Granted, whenever the RDF spec says something about the "terms in a graph", one may wonder how this translates to RDF-star: does this concern only the terms appearing as subject, predicate and object of some asserted triple, or does it concern all the constituent terms? I argue that the latter interpretation should be preferred, because the former creates an unspecified gray area of terms that are neither "in the graph", nor totally "out of it" (at least, not as much "out of it" as terms that are not even in the constituent terms).

lisp commented 3 years ago

whenever the RDF spec says something about the "terms in a graph", one may wonder how this translates to RDF-star: does this concern only the terms appearing as subject, predicate and object of some asserted triple, or does it concern all the constituent terms?

this is the question which i have been posing for more than a week. and, while my uncertainty as to how to manage blank nodes which are in a graph while their containing triple is not, may lead me to pose the question, that is a separate question. whatever its answer may be, the concern remains, that the description of an operator defined to yield such a result should either include the answer or identify its location.

afs commented 3 years ago

There could be clarification that RDF merge, and the blank node naming apart, applies to embedded triples.

SUPPLIED DATA:
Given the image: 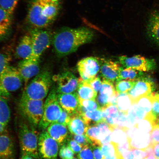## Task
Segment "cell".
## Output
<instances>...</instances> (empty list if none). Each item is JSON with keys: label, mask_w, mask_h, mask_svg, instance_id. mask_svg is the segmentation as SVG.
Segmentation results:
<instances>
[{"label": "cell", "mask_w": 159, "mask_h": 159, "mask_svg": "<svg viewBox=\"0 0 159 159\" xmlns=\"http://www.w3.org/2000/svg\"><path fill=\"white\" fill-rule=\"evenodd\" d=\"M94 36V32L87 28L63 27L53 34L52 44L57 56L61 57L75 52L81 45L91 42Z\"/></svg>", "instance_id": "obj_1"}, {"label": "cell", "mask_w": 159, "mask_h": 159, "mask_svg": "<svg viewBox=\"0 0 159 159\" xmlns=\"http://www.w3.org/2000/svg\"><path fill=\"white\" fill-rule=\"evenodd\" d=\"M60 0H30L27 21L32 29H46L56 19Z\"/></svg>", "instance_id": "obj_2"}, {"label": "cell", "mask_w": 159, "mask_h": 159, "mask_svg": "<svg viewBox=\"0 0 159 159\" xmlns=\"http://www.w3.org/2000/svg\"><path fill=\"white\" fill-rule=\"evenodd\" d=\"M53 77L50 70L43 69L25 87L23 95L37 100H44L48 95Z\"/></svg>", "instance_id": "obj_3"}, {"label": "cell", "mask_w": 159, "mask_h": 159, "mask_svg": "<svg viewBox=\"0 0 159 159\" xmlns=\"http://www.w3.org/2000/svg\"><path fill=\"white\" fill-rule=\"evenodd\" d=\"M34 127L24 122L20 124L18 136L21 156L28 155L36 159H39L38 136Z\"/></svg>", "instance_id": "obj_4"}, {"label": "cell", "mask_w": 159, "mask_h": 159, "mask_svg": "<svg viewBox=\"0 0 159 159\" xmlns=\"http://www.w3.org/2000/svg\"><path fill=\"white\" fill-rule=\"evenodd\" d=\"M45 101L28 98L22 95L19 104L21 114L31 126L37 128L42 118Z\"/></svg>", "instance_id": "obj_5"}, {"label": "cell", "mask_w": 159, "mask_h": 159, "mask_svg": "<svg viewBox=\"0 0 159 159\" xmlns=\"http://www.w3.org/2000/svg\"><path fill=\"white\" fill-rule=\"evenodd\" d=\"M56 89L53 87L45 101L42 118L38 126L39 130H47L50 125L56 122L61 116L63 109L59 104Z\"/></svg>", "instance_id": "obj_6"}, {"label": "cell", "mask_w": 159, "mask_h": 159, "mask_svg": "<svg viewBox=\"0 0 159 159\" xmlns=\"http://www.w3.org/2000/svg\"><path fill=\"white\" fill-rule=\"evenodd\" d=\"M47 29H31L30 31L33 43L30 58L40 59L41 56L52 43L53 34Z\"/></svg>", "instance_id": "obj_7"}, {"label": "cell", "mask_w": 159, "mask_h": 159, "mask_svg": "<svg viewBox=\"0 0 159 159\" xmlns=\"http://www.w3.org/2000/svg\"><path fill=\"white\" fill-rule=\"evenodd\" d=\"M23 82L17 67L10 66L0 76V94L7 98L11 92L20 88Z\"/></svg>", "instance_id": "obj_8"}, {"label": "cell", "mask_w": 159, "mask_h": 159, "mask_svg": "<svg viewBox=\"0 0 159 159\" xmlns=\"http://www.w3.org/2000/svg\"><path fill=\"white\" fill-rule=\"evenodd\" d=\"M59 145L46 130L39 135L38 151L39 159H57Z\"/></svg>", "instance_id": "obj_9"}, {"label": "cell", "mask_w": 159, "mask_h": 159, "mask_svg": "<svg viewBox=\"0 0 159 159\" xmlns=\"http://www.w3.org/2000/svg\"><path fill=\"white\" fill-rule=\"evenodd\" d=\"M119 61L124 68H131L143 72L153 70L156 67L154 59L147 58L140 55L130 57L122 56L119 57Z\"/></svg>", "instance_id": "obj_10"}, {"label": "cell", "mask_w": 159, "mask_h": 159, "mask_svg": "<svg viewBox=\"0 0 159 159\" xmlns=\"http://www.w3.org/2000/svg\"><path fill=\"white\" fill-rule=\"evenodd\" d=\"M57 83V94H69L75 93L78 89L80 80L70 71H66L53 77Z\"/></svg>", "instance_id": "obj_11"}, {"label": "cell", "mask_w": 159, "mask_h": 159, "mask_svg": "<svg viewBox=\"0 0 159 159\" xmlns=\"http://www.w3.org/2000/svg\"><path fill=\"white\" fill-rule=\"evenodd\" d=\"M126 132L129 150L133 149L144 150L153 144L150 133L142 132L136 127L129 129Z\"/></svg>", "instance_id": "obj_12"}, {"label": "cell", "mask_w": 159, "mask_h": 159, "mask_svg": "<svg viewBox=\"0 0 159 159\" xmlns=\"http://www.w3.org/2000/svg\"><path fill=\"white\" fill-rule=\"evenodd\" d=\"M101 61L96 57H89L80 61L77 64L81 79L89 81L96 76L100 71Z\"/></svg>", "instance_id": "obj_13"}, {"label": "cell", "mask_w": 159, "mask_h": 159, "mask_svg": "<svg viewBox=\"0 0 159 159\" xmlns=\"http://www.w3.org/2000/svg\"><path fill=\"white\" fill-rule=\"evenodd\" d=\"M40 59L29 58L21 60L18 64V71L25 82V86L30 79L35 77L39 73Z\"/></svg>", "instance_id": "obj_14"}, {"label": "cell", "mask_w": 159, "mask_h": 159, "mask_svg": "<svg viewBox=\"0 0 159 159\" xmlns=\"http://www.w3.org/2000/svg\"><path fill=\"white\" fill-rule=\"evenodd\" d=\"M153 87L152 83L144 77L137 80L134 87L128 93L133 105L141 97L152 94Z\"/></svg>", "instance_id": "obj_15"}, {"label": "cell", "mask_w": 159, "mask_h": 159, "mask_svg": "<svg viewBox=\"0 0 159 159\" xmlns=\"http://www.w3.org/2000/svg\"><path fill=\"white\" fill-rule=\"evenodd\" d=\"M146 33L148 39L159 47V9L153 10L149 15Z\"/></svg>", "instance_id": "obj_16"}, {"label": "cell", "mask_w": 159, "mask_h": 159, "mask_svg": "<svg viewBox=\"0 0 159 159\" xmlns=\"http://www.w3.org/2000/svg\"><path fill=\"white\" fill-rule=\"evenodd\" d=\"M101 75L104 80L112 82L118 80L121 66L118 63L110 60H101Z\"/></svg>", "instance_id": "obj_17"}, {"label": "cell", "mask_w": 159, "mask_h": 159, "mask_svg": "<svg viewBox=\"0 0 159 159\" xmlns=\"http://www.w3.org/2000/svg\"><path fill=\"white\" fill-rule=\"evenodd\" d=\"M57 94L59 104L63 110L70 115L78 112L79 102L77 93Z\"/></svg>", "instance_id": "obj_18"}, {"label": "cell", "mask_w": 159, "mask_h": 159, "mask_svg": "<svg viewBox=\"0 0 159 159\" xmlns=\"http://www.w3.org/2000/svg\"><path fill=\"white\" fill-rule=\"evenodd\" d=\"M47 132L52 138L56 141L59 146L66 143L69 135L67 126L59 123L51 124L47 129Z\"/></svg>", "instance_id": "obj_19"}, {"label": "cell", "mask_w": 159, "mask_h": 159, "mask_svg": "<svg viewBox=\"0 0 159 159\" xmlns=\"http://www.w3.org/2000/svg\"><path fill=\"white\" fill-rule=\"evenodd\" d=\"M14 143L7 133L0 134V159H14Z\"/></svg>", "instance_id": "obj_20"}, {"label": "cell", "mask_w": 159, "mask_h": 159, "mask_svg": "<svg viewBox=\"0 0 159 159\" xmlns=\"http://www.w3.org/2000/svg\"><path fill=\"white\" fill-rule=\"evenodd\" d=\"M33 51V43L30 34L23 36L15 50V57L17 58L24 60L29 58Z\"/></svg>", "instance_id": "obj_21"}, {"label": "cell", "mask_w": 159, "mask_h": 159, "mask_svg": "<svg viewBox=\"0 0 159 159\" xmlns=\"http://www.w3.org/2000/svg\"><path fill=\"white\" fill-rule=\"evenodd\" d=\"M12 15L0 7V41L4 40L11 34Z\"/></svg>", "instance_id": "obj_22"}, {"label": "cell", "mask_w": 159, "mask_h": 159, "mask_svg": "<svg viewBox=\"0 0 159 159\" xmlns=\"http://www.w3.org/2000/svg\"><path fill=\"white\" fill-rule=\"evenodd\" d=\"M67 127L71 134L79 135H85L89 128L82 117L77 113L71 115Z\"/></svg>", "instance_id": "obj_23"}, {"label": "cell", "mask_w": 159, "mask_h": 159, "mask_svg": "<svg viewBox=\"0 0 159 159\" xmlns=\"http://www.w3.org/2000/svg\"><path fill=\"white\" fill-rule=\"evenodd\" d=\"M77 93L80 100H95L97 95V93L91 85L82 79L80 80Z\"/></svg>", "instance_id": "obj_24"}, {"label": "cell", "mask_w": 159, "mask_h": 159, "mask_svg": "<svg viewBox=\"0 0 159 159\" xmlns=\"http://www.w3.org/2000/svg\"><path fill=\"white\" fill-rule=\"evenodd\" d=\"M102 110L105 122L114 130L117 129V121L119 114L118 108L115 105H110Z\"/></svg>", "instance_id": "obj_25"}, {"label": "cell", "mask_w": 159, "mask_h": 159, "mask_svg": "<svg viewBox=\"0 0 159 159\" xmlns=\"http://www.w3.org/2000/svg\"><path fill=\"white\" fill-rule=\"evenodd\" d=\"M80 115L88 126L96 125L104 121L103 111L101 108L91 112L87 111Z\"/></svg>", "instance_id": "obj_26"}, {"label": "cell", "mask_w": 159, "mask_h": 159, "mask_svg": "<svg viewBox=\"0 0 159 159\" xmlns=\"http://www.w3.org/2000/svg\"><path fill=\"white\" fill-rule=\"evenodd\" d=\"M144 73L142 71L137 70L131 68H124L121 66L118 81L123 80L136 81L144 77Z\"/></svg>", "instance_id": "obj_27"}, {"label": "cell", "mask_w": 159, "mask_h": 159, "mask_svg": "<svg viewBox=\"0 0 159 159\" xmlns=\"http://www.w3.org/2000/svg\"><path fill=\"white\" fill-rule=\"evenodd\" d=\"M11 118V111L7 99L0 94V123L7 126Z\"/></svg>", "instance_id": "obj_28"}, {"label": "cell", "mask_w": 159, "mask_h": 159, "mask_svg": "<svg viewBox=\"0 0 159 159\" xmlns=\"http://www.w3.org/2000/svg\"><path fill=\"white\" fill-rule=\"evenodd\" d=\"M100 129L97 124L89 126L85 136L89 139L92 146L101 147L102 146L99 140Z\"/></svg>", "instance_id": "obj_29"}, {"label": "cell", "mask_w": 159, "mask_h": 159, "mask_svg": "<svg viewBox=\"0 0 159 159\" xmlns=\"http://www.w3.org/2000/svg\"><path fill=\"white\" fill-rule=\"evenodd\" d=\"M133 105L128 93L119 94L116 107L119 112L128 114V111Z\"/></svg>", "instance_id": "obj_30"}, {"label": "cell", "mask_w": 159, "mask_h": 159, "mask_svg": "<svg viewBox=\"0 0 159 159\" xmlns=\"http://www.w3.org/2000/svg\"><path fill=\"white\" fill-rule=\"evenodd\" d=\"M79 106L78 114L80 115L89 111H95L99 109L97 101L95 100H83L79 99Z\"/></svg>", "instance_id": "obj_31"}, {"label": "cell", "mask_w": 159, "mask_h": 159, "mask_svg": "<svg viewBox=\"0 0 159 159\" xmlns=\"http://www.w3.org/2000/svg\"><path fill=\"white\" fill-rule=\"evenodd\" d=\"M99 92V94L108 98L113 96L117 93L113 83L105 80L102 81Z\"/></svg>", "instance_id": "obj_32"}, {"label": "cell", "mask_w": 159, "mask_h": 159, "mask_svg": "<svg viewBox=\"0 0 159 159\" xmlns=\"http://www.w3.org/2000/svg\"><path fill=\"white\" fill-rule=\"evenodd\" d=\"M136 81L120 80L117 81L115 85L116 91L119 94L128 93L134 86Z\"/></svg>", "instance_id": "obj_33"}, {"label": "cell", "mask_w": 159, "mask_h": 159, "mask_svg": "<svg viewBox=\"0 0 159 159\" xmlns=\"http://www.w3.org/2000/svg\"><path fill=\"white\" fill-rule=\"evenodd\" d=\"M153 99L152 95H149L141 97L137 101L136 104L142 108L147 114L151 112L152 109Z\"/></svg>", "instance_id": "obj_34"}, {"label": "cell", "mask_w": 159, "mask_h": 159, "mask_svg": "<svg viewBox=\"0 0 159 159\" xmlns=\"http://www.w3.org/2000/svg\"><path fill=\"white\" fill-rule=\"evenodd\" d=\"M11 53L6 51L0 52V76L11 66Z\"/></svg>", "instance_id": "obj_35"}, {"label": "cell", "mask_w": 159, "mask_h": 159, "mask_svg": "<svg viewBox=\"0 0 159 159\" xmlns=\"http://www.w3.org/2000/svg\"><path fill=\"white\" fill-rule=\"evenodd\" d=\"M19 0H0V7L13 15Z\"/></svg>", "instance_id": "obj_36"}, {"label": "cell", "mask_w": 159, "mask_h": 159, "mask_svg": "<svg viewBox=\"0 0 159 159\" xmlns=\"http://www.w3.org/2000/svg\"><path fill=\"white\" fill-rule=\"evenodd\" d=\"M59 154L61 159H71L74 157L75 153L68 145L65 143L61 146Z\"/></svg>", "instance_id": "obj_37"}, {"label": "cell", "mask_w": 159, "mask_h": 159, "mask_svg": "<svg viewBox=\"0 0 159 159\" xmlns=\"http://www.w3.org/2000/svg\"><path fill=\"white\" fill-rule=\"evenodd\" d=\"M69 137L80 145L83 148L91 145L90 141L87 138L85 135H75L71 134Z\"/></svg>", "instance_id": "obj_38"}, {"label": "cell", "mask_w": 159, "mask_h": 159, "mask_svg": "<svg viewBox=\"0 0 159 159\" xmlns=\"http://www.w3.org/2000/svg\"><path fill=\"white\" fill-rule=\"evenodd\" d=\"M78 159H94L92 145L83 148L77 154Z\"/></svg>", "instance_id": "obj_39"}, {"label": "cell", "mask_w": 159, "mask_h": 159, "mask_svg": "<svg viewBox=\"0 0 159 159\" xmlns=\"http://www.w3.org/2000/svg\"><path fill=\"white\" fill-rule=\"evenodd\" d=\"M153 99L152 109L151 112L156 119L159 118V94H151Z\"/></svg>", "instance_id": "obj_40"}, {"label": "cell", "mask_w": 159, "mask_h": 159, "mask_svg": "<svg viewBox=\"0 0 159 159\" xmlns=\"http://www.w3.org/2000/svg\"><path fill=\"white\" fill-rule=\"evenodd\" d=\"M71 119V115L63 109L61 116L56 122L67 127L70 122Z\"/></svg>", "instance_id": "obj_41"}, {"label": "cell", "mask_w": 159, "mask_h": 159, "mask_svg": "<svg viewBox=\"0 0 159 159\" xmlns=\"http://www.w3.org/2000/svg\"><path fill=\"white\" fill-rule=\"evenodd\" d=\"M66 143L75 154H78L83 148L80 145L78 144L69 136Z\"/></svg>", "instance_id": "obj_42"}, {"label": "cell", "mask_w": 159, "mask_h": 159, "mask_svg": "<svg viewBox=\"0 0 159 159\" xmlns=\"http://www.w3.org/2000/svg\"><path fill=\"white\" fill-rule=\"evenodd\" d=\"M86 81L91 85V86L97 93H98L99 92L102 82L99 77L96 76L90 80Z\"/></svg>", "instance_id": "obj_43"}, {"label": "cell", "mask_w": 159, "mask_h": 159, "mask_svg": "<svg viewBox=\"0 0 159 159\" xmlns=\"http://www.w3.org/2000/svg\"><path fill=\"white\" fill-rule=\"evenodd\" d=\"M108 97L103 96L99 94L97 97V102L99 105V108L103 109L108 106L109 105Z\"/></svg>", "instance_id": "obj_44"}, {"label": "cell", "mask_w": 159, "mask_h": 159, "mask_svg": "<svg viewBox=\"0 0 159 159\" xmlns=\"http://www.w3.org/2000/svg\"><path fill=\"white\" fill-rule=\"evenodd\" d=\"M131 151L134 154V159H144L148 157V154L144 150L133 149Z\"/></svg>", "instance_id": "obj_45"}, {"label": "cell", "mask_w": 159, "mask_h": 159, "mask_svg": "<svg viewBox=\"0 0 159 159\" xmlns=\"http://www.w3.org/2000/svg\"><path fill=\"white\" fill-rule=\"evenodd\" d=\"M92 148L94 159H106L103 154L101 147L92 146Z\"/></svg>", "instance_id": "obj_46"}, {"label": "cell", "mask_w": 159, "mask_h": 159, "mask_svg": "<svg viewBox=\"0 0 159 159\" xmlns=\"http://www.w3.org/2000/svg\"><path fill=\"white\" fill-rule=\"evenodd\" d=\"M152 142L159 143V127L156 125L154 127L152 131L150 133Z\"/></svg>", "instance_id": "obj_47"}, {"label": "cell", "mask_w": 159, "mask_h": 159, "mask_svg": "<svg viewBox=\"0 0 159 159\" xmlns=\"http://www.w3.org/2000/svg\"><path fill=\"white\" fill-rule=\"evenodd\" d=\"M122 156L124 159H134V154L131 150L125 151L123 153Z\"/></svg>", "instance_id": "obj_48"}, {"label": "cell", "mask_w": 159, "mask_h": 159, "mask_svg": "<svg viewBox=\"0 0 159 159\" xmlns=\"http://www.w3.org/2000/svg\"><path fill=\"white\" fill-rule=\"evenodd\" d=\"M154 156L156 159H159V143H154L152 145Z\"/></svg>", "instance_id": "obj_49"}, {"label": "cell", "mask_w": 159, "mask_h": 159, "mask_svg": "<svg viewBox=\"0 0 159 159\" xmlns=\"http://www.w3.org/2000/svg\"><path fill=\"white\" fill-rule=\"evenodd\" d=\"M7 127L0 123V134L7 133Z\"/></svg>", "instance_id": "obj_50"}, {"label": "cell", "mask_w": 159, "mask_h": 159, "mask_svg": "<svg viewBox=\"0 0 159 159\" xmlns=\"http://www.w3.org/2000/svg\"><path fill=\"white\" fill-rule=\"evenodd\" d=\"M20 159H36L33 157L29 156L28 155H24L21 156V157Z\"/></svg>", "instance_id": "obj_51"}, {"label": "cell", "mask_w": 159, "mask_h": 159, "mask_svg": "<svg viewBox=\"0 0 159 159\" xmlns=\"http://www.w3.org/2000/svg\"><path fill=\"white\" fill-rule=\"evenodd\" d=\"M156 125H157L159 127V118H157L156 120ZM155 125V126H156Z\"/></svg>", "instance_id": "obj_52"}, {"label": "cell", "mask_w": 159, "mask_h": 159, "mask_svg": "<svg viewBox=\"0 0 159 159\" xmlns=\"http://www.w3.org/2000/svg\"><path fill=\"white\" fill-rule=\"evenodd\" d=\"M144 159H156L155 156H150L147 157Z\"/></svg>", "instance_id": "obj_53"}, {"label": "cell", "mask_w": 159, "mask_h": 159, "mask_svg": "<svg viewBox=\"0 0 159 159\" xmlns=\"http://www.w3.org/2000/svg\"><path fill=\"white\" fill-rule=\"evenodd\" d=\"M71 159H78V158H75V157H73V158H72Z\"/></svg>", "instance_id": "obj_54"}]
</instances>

TO DO:
A – From the RDF-star thread, copy the stretch from "lisp commented 3" through "identify its location.".
B – In the RDF-star thread, which reading of "terms in a graph" does the opening comment argue should be preferred?
C – Go on with the RDF-star thread from its last sentence.
The rows have nothing to do with the RDF-star thread.

RESPONSES FOR EACH TASK:
A –
lisp commented 3 years ago

whenever the RDF spec says something about the "terms in a graph", one may wonder how this translates to RDF-star: does this concern only the terms appearing as subject, predicate and object of some asserted triple, or does it concern all the constituent terms?

this is the question which i have been posing for more than a week. and, while my uncertainty as to how to manage blank nodes which are in a graph while their containing triple is not, may lead me to pose the question, that is a separate question. whatever its answer may be, the concern remains, that the description of an operator defined to yield such a result should either include the answer or identify its location.

B – The reading where it concerns all the constituent terms.

C –
Personally, the language in MT 1.1, while not designed for RDF-star says that. Renaming keeps the shape of the graph (isomorphism) so renaming happens for renaming terms (blank nodes) in embedded triples.

pchampin commented 3 years ago

@lisp now that we have an explicit text about merge in the spec, do you consider the content of this PR to be sufficient?

lisp commented 3 years ago

that sentence is sufficiently definitive and that it be there was the goal of the objection.

pchampin commented 3 years ago

this was discussed during today's call https://w3c.github.io/rdf-star/Minutes/2021-04-09.html#x069

@hartig I propose that we merge this PR as is for the next public draft. Moving the first examples into the Overview can be done afterwards (see also #155).

hartig commented 3 years ago

@pchampin sounds good. Thanks!